And when will we have someone explain to us non-techies what each of the above modifications are supposed to do and what should we be looking for after the update loads. A good way to help a lot of us would be to identify what exactly the problems were that resulted in the fixes.

Thanks much ----


----------



## scottchez (Feb 4, 2003)

When I had the HD Tivo, I had Guide data for ALL DTV and HDTV and all Sub channels, I confirm its still not fixed. There advertising handouts say there is guide data. This is miss leading (almost to the point of false advertising for some DMAs).

"And what about the missing OTA guide data? No one seems to want to address this issue. "


----------



## Moridin (Mar 22, 2005)

Two major points.

Point 1: What I've seen with 282 so far

The UI is _much_ more responsive with 282...everything from caller id pop (which once again appears right at the beginning of the second ring, instead of after the end of the third ring) to bringing up the DVR Events list or the guide. With 281, that would take almost a full second between pressing the button on the remote to seeing something change on the screen. Also, rapid skip forward/backward combos no longer cause the playback to go live, or worse yet freeze the 942. That much at least is nice. :up:

I'm cautiously optimistic concerning the timer fixes.

As for the pixellation, with 281 it was merely very annoying. So far in playing with 282, it's _horrific_. Watching Unwrapped on Food Network, rather than the right edge of the picture going all blocky and smeared, the entire screen went nuts. And no, it wasn't a transmission snafu. Every time I saw it, I jumped back 10 seconds, and it didn't happen during the playback, but later on it would happen at another point in the programming. Very, very nasty that. :down:

Point 2: Attitudes towards bug fixes (delivered from a soap box)

I'm a software engineer. When I deliver software that breaks existing functionality and later fix the bug I introduced, I don't expect the customers of my company to then pat me on the back, or to berate others for complaining about the fact that I broke something and it took me longer than they would have liked to deliver a fix. Of course, while it happens occasionally, it is rare that serious bugs actually make it into the hands of my company's customers due to very extensive testing. If faulty software makes it into the hands of customers, it is my opinion that customers _should_ be upset about it, especially if it touches areas of major functionality. When it comes to software, bugs are an ever-present fact of life. But the presence of major bugs is due to someone in the R&D/QA/SV chain not doing their what they're paid to do.

That being said, I am heartened to hear that 282 went through more betas than previous releases before going generally available, and that it remained a release dedicated purely to fixing bugs without succumbing to feature creep. That sounds like people are starting to do what they're paid to do, and I congratulate Echostar's development and testing teams for that. :righton:


----------



## scottchez (Feb 4, 2003)

Oh so this is just a bug fix release, I understand now.
When do they do Feature releases, like for OTA Guide data like they promised?


----------



## Gary Murrell (Jan 11, 2005)

The pixelization is much worse, that I will say

It now effects HDNet which NEVER showed the problem before, I beleive HDNet is a Constant Bitrate channel

this pixelization happens mostly on channels when lots of action happens or scenes move around (IE: when the bitrate goes up) this occur's on HBO and Showtime badly

-Gary


----------



## NTIMID8 (Sep 17, 2005)

Visual spatial reasoning items:
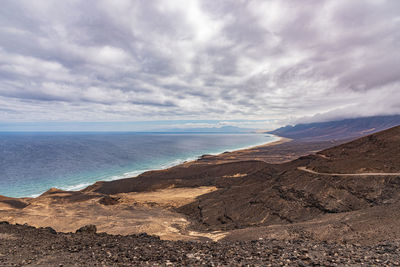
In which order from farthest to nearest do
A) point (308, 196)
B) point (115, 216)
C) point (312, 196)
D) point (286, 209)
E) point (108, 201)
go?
point (108, 201) < point (115, 216) < point (308, 196) < point (312, 196) < point (286, 209)

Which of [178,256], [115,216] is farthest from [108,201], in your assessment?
[178,256]

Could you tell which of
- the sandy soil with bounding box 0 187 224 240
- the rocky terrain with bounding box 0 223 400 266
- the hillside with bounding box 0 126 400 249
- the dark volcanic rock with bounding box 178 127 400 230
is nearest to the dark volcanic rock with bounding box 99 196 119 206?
the hillside with bounding box 0 126 400 249

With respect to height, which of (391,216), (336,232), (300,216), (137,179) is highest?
(391,216)

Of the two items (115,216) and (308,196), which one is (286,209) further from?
(115,216)

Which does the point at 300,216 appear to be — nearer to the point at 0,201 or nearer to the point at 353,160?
the point at 353,160

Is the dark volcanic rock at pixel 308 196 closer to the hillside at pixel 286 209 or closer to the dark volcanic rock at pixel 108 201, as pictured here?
the hillside at pixel 286 209

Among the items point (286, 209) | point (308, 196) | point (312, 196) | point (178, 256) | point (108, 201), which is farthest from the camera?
point (108, 201)

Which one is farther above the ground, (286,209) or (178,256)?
(178,256)

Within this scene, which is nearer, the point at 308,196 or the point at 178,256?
the point at 178,256

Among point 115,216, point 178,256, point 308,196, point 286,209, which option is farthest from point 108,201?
point 308,196

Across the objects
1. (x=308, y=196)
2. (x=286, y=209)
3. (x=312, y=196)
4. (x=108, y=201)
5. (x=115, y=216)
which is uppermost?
(x=312, y=196)

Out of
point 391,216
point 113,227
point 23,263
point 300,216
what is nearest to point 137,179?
point 113,227
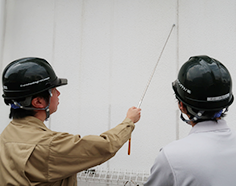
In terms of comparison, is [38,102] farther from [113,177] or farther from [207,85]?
[113,177]

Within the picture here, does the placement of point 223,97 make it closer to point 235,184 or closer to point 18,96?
point 235,184

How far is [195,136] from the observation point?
2.82 feet

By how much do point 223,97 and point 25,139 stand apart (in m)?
0.94

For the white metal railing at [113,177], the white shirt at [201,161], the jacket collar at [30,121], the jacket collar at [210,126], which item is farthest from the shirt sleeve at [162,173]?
the white metal railing at [113,177]

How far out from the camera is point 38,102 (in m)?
1.14

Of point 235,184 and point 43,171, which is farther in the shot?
point 43,171

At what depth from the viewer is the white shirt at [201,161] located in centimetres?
76

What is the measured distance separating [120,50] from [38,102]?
1.19 meters

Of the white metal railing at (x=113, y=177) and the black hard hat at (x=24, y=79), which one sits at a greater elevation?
the black hard hat at (x=24, y=79)

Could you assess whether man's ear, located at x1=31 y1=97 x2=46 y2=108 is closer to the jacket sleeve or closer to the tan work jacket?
the tan work jacket

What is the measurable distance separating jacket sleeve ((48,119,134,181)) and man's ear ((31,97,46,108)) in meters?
0.23

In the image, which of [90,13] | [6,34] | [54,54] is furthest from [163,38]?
[6,34]

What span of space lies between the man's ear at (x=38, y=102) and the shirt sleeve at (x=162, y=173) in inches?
27.5

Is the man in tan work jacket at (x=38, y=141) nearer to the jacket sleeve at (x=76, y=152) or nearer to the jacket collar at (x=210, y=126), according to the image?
the jacket sleeve at (x=76, y=152)
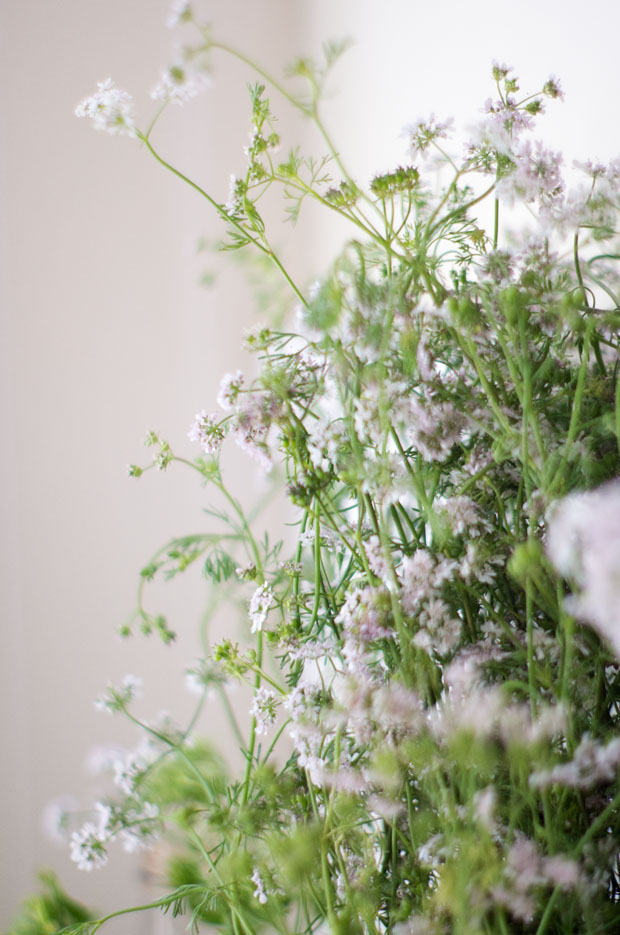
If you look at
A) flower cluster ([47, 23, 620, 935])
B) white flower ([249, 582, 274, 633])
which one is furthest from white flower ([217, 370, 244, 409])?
white flower ([249, 582, 274, 633])

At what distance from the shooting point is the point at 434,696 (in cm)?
47

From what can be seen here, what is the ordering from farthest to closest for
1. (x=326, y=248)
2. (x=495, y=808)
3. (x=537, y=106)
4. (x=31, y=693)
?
(x=326, y=248)
(x=31, y=693)
(x=537, y=106)
(x=495, y=808)

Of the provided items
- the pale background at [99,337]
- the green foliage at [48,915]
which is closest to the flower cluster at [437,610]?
the green foliage at [48,915]

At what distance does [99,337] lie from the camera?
4.60ft

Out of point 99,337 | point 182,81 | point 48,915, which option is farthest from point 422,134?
point 99,337

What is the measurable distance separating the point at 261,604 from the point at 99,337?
982 millimetres

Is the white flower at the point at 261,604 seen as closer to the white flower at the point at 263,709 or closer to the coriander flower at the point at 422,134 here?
the white flower at the point at 263,709

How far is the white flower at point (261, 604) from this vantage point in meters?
0.53

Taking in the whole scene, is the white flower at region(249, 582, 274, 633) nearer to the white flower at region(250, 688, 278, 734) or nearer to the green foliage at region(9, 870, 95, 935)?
the white flower at region(250, 688, 278, 734)

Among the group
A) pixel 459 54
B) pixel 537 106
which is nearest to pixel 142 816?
pixel 537 106

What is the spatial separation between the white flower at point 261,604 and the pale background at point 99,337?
2.71 ft

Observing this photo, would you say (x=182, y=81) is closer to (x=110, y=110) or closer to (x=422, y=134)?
(x=110, y=110)

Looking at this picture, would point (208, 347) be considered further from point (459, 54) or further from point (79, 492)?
point (459, 54)

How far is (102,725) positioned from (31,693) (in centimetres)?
14
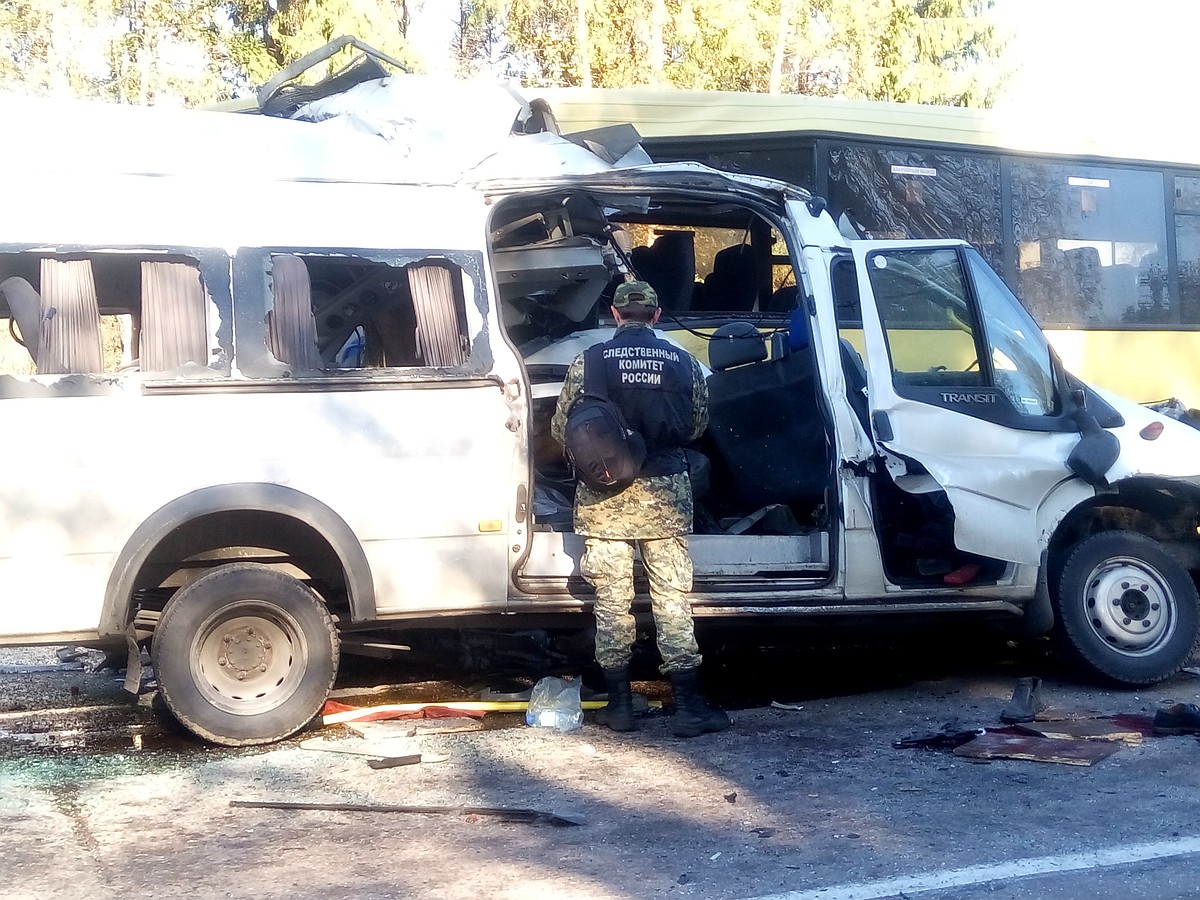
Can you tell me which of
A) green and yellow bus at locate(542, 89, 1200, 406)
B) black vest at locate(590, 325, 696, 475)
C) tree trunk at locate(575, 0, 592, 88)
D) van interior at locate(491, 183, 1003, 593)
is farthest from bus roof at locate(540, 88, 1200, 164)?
tree trunk at locate(575, 0, 592, 88)

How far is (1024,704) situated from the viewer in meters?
5.96

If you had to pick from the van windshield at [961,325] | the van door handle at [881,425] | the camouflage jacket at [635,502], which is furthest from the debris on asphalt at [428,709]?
the van windshield at [961,325]

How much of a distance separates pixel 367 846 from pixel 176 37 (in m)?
19.4

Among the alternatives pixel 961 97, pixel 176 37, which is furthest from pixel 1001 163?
pixel 961 97

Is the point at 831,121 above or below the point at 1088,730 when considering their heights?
above

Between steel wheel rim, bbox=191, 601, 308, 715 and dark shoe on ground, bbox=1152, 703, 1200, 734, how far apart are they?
3.64 metres

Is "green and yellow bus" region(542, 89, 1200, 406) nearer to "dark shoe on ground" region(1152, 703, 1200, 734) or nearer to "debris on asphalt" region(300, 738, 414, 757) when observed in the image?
"dark shoe on ground" region(1152, 703, 1200, 734)

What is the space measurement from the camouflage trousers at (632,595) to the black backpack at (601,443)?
0.97 feet

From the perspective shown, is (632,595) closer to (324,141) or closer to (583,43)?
(324,141)

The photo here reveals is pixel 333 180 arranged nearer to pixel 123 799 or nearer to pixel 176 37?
pixel 123 799

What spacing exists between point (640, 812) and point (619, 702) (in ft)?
3.98

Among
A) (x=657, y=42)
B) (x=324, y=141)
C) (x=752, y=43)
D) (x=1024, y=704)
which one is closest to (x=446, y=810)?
(x=1024, y=704)

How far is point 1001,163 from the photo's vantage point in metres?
10.4

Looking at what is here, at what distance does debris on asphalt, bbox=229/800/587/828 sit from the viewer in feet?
15.0
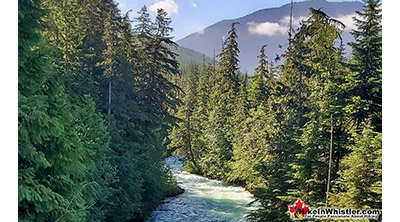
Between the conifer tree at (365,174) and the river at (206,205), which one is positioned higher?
the conifer tree at (365,174)

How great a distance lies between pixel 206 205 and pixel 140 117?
614 cm

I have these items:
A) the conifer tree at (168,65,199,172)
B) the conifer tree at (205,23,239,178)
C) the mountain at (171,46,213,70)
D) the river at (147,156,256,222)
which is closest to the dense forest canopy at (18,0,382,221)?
the river at (147,156,256,222)

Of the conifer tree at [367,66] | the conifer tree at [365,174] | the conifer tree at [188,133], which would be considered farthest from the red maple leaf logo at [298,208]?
the conifer tree at [188,133]

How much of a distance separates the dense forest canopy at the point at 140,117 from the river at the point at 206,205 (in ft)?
3.07

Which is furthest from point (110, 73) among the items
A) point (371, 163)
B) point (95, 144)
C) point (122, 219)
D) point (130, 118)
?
point (371, 163)

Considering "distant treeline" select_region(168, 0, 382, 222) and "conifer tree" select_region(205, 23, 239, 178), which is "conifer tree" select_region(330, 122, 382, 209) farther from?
"conifer tree" select_region(205, 23, 239, 178)

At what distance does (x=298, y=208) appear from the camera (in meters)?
9.19

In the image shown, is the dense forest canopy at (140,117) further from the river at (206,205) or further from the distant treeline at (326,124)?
the river at (206,205)

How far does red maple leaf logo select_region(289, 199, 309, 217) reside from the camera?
351 inches

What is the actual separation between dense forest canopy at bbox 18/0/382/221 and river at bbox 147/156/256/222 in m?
0.94

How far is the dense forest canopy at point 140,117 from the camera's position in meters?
4.81

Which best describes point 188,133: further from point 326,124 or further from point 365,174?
point 365,174

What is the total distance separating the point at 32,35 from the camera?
15.5 ft

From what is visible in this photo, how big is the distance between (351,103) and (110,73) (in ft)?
28.3
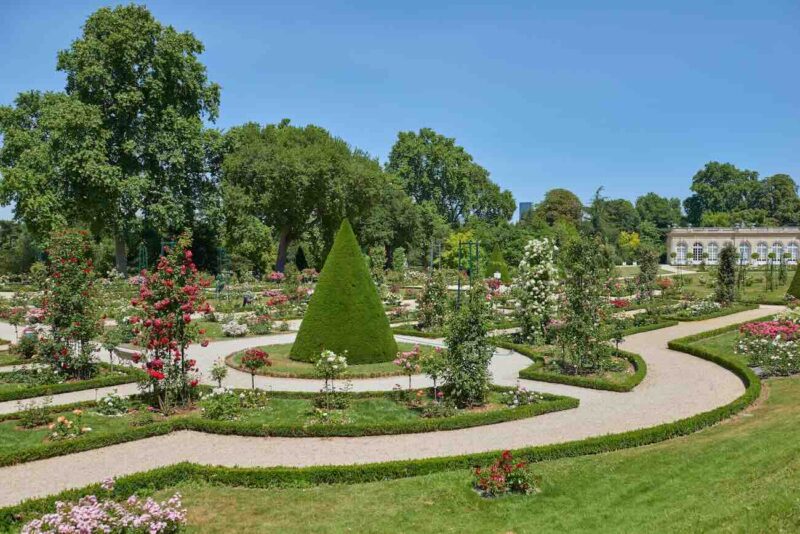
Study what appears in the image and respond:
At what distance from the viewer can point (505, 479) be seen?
8508 millimetres

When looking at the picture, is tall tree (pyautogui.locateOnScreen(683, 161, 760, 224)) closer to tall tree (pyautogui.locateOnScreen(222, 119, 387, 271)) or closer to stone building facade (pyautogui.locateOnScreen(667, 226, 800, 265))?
stone building facade (pyautogui.locateOnScreen(667, 226, 800, 265))

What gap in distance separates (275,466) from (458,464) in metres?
2.84

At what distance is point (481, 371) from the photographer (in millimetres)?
13109

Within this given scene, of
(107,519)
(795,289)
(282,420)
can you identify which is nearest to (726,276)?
(795,289)

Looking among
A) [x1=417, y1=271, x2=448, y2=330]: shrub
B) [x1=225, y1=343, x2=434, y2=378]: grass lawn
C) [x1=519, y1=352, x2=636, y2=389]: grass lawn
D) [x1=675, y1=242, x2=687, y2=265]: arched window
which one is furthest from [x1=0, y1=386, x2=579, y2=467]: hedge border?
[x1=675, y1=242, x2=687, y2=265]: arched window

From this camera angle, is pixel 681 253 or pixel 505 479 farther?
pixel 681 253

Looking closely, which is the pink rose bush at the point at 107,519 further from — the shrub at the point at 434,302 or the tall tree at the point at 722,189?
the tall tree at the point at 722,189

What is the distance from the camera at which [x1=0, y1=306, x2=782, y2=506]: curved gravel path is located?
9.64m

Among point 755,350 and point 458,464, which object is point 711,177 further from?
point 458,464

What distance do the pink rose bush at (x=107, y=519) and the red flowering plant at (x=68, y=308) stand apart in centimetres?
967

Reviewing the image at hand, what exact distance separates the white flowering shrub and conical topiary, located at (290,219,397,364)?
526cm

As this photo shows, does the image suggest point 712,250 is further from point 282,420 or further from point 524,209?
point 282,420

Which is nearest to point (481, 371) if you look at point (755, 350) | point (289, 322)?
point (755, 350)

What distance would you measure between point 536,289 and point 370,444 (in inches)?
428
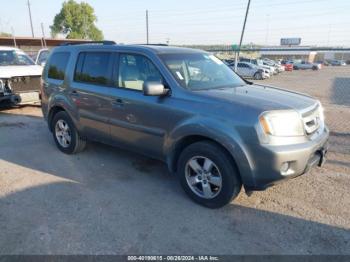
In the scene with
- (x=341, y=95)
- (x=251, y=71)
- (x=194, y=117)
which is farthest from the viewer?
(x=251, y=71)

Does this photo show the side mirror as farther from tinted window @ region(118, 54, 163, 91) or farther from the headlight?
the headlight

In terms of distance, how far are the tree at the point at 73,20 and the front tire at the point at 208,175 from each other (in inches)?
2465

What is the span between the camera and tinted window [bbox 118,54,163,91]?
3943 mm

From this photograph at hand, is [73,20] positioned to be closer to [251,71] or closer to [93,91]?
[251,71]

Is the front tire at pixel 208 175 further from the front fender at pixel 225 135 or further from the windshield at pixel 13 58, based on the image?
the windshield at pixel 13 58

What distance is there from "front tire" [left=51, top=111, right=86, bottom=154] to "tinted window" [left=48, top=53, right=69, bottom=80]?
0.65 m

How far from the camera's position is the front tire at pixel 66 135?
5242 millimetres

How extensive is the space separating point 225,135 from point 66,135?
3.27 m

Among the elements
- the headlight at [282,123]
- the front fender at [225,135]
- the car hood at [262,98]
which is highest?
A: the car hood at [262,98]

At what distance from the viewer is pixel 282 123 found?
313 cm

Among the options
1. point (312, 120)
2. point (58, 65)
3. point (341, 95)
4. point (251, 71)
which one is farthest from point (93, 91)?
point (251, 71)

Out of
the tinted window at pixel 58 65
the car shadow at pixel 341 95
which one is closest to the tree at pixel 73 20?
the car shadow at pixel 341 95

Task objective:
Please answer these questions about the forum thread on the 282 update:
(a) With 281, how long did it take from pressing a remote button to seeing something change on screen?
(b) Which channel does Gary Murrell say never showed the pixelization problem before?
(c) What profession does Moridin give for himself?

Written answer:
(a) Almost a full second.
(b) HDNet.
(c) Software engineer.